Two Poems

Yanyi

[Robert Hass has a poem named "Fall."]

Robert Hass has a poem named "Fall." It is fall. Today at the farmers market, I eased my eyes on chili peppers so bright and gangly and round that I couldn't hold them all. There were so many. I wondered what they all were holding. In the poem, Hass's "me" and "you" are picking mushrooms with a field guide. They get close to the names of things. What they take from the earth, they try to name in their bodies. What is it like to eat? The tongue splits for what the tongue wants—sour rolling on the bitterness of lime, the sweet tang of tomatoes. Without direction, Taylor gives me a carrot to eat because they are good and in season right now. The carrot is wet inside, and sublime.

 

[Of all the things I have done, I am most proud of our relationship]

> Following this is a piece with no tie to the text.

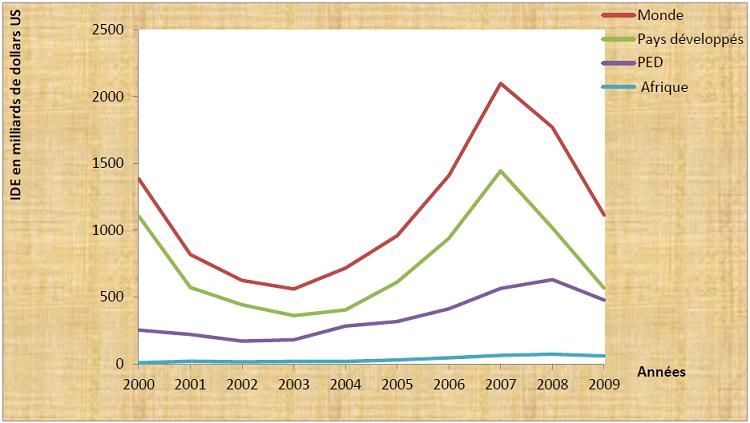 Evolution comparée des IDE mondiaux, des pays développés, des PED et de l'Afrique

Of all the things I have done, I am most proud of our relationship, of picking up the pieces of investing in each other again and again. I am proud to trust you, despite the pain of trusting that lives in me every day. In every way, I was raised to kill this: the impulse to build and protect a place where you and I can live as ourselves. And not just live. When I hear you on the phone, there's always something else going on, something's happened that will change you or change me, and it's not those moments but ourselves that we share with each other. Not out of necessity, but abundance.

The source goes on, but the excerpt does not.